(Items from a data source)
* * * * * * *

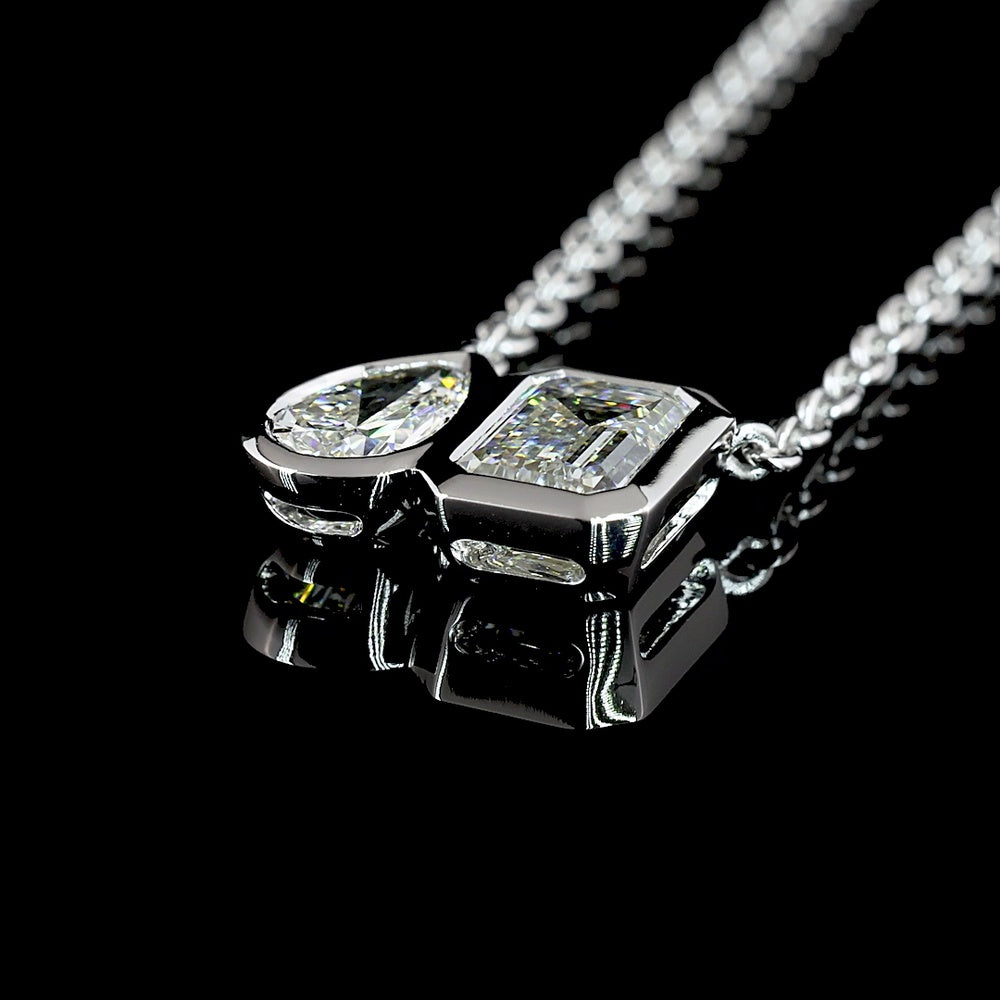 14K White Gold Toi et Moi Pendant with 1.10 Carat Emerald Cut and 0.48 Carat Pear Shape Lab Diamonds - 1.58 Carat Total Weight in Bezel Setting - Covaloro Fine Jewelry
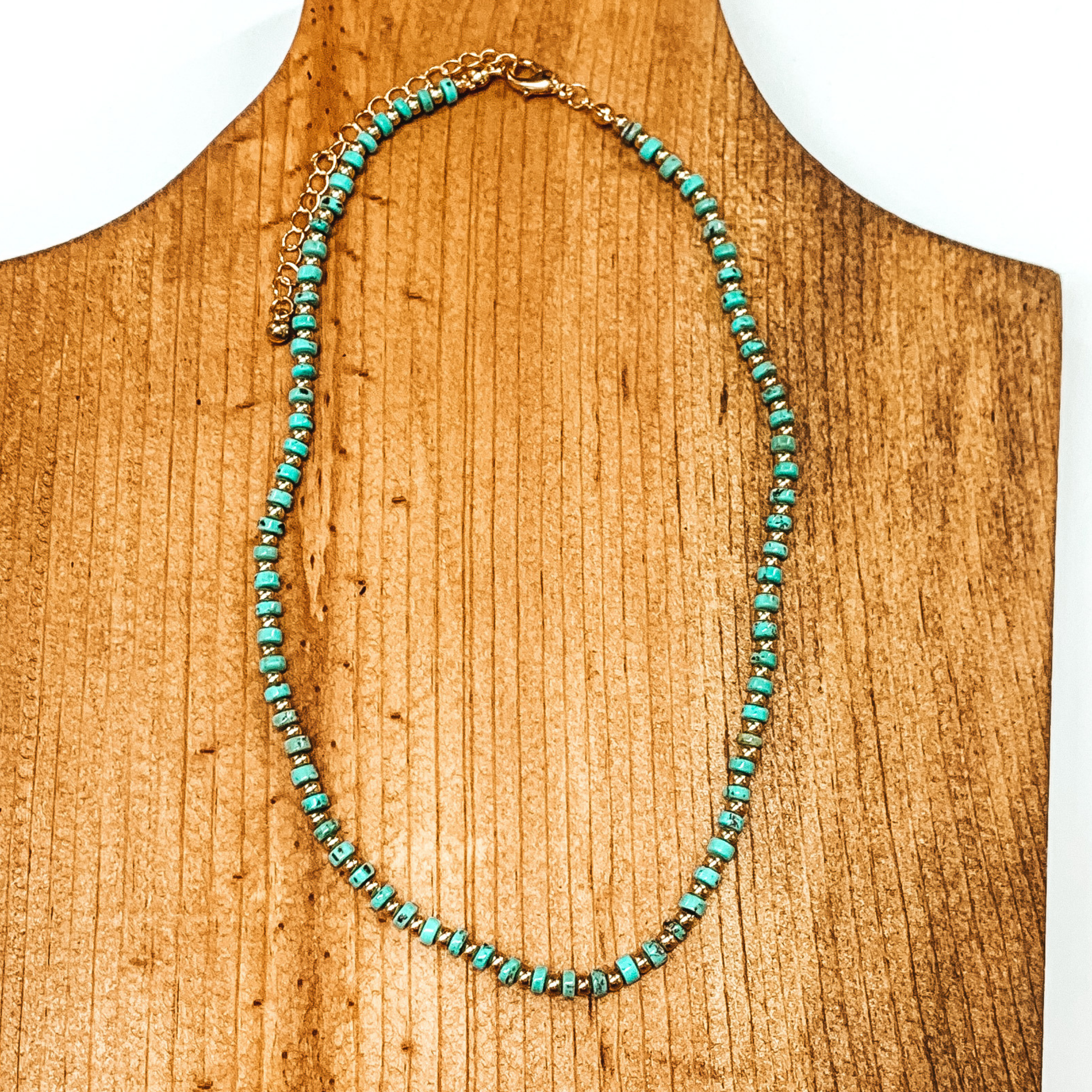 Slab turquoise beads mixed with gold beads necklace. This necklace is pictured on a brown necklace holder on a white background. 
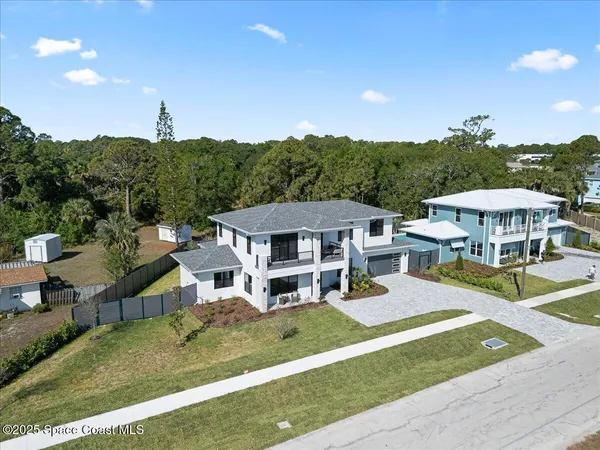 an aerial view of a house with a big yard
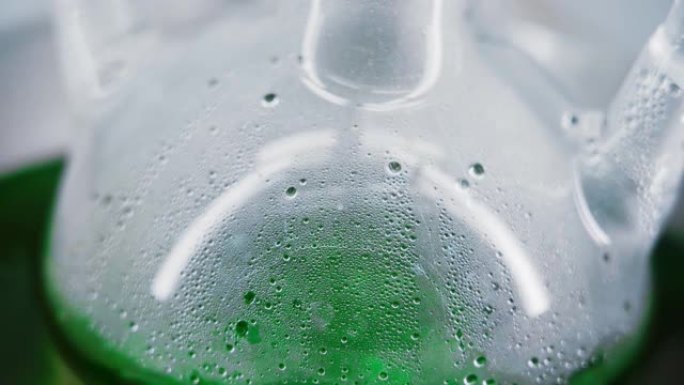 碗里的玻璃烧瓶。绿色液体在烧瓶中沸腾。特写。烧瓶上出现小气泡。实验室中的化学反应。垂直全景。摄像机从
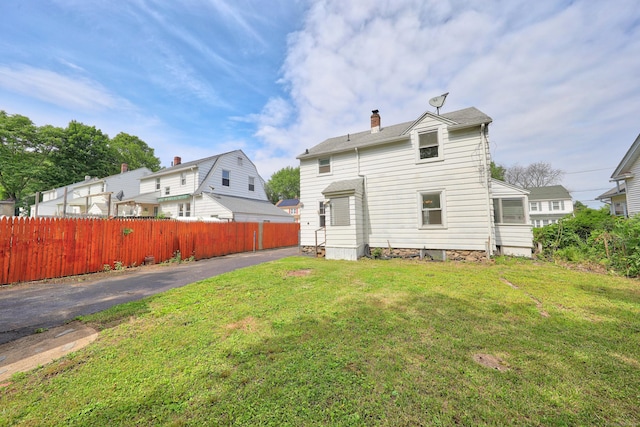 42 Marlboro St, Waterbury, CT 06705 - rear view of property with a chimney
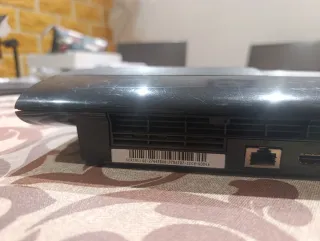 PS3 Super Slim 500GB + 2 Mandos Originales + Pack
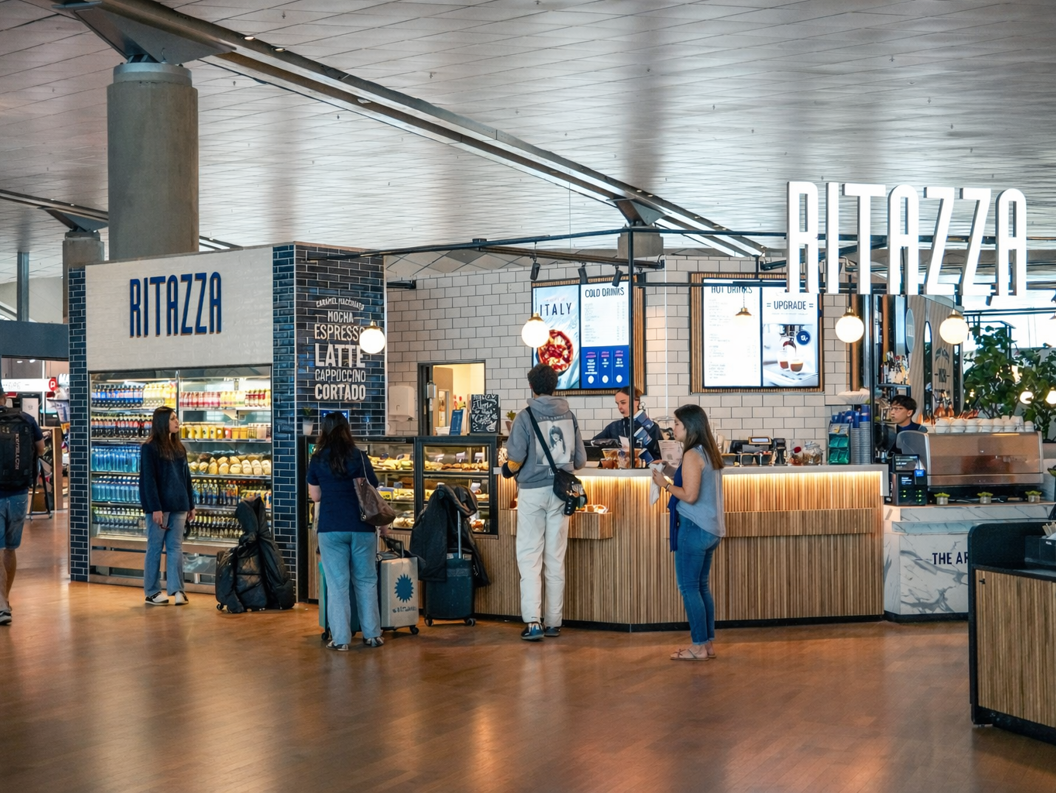 Blå Ritazza kaféskilt omgitt av grønt, med en refleksjon av et moderne interiør i glassvinduet, som antyder en koselig og innbydende atmosfære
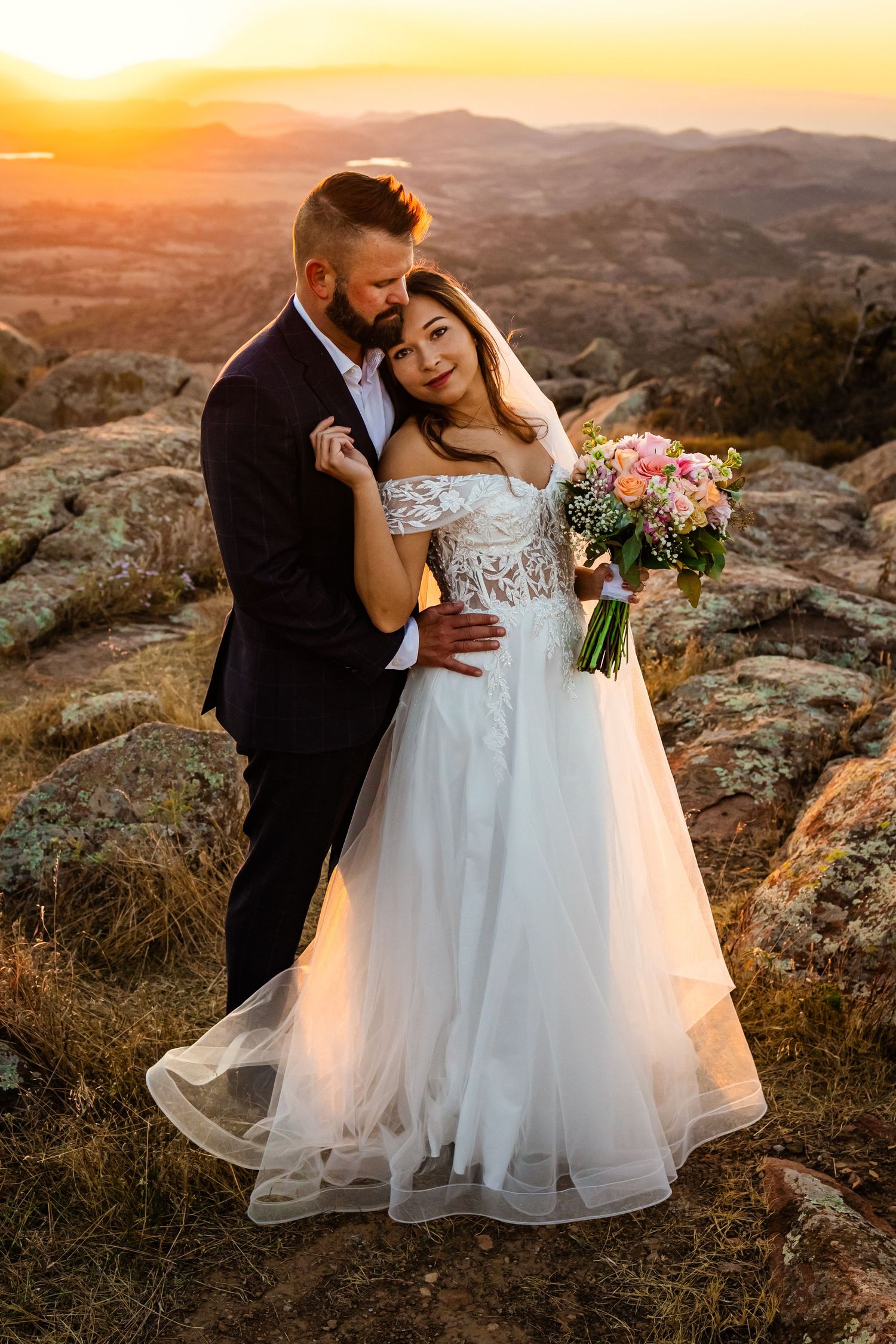 Bride and groom embrace at golden sunset on rocky mountaintop, bride holding colorful bouquet in white tulle gown mount Scott oklahoma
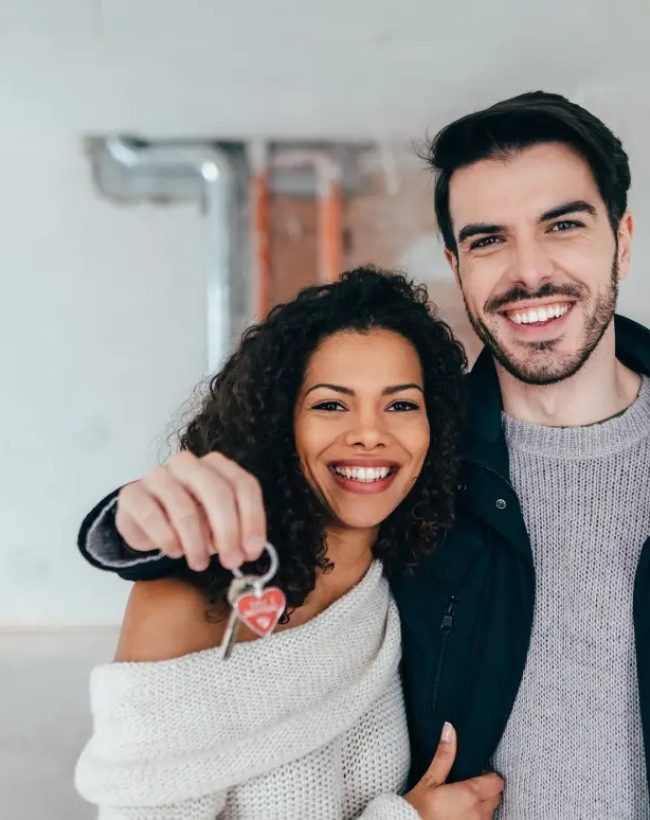 a family or couple getting approved for a home loan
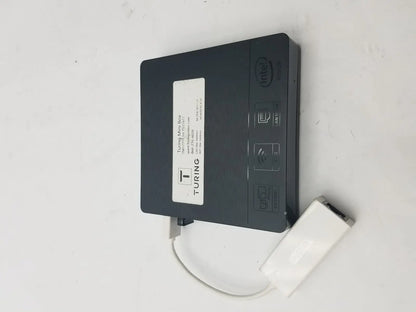 Black turing mini box with intel badge and white 3 pin female connector cable attached for secure connections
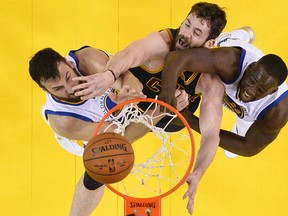 Cavaliers forward Kevin Love (centre) reaches for the ball between Warriors centre Andrew Bogut (left) and forward Draymond Green during Game 2. The Warriors and Cavaliers are back at it Sunday night for Game 2 in Oakland. (AP)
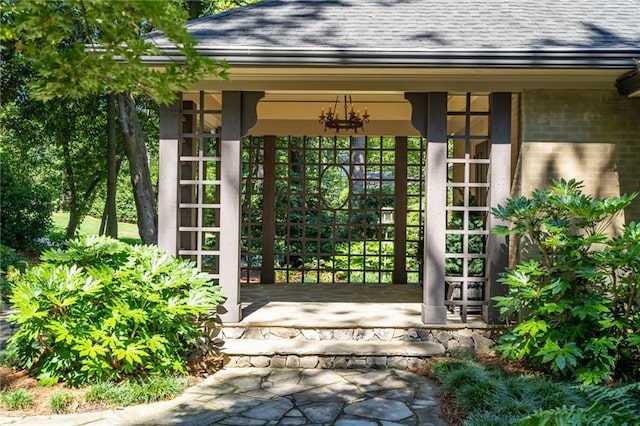 doorway to property with roof with shingles and brick siding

* * * * * * *

== Exercise ==
Would you copy out, exactly and with no pictures, only the lines above from the one that contains "a family or" through the one that contains "Black turing mini"?

== Output for this exercise ==
 a family or couple getting approved for a home loan
 Black turing mini box with intel badge and white 3 pin female connector cable attached for secure connections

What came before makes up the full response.